• DIRECTION
Quote, word for word, the rows that begin with the line containing "Look at the photograph" and end with the line containing "is furthest from", including both of those lines. Omit the pictures.

• ROWS
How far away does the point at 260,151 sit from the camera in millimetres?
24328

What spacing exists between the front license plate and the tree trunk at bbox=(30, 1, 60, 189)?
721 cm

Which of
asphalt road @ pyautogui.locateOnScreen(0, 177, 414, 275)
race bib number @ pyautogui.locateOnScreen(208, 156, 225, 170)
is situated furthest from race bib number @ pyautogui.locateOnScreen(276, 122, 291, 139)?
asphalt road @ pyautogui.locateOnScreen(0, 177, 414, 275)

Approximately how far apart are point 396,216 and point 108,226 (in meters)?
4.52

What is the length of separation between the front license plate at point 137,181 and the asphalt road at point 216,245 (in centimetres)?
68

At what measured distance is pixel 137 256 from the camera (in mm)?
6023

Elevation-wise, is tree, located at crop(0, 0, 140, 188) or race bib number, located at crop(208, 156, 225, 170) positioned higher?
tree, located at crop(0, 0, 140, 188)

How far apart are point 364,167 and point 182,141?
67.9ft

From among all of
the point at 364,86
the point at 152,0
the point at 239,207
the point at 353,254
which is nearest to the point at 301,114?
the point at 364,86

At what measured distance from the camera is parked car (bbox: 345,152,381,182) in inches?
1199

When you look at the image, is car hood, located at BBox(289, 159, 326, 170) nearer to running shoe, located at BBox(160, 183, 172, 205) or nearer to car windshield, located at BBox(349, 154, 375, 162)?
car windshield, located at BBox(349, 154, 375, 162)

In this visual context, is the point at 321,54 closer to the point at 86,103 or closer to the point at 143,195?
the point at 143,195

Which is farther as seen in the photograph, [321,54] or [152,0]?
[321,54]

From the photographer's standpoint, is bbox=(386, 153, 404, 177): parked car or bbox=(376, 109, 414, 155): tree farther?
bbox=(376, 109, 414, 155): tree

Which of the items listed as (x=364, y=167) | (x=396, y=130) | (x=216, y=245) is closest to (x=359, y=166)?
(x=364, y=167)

---

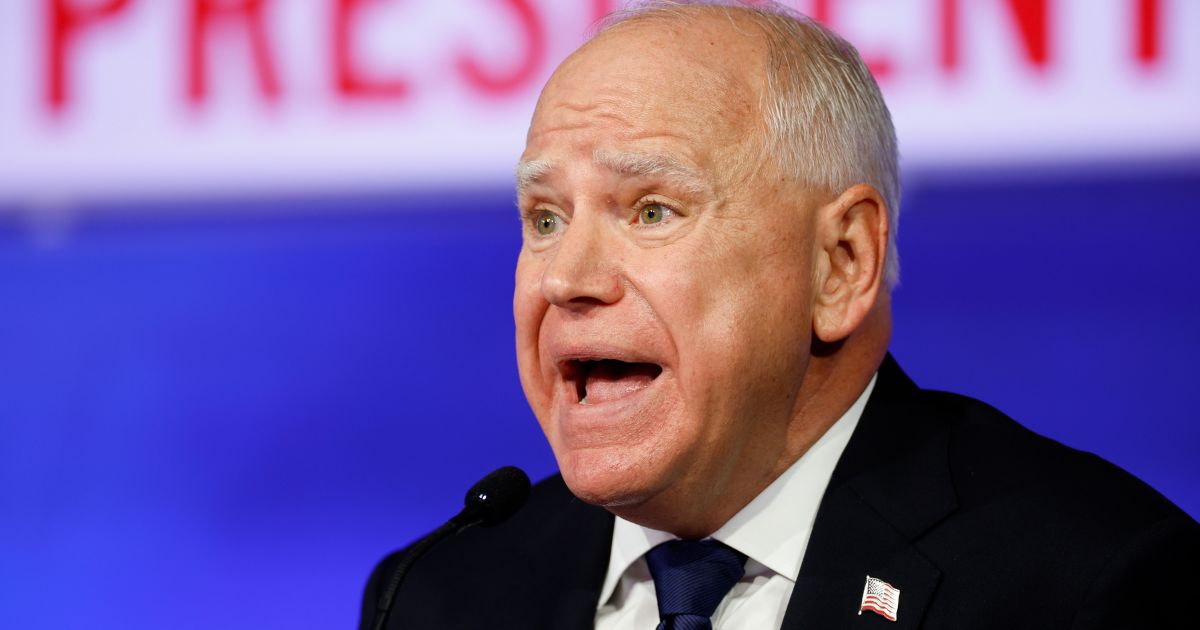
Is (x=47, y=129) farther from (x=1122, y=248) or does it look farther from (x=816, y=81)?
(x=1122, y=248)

--

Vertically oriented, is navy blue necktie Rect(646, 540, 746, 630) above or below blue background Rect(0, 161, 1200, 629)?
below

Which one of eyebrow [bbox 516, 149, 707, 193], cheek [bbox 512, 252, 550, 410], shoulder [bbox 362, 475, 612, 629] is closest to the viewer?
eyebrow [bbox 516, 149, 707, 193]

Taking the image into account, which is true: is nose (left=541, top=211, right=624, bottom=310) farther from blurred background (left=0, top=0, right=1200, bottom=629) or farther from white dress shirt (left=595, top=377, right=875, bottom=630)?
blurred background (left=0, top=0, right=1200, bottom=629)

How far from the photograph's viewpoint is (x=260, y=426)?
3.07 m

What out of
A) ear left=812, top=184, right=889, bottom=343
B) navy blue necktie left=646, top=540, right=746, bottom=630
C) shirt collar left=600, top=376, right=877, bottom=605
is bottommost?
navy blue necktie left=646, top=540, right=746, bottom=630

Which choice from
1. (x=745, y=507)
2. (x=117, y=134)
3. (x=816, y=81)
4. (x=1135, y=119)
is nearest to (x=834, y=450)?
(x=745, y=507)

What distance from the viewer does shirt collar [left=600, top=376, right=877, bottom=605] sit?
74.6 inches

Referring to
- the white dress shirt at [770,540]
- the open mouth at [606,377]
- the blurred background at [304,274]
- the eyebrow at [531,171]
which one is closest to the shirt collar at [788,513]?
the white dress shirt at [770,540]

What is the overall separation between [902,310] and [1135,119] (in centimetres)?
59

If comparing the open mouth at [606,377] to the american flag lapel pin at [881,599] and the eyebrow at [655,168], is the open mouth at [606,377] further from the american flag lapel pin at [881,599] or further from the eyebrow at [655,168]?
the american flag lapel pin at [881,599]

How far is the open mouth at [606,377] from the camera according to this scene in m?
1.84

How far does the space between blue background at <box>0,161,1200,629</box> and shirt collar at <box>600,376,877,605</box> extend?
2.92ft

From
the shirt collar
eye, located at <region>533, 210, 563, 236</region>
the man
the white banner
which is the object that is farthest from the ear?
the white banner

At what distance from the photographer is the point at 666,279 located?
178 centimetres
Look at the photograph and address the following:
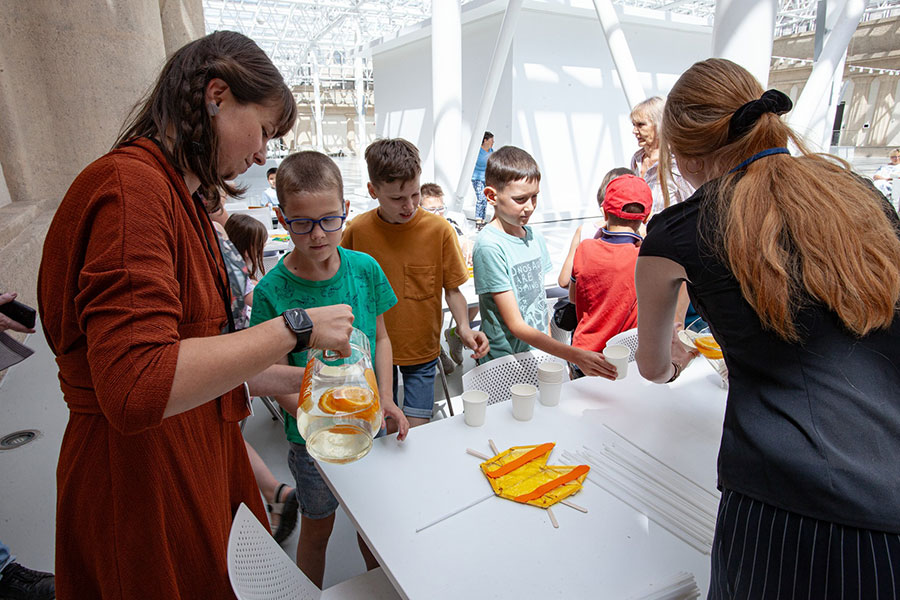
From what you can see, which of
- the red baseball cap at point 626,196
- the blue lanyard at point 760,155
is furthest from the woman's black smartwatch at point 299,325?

• COMPLETED TASK
Look at the photograph and address the following:
From what you can see, which of
- the red baseball cap at point 626,196
- the blue lanyard at point 760,155
is furthest from the woman's black smartwatch at point 299,325?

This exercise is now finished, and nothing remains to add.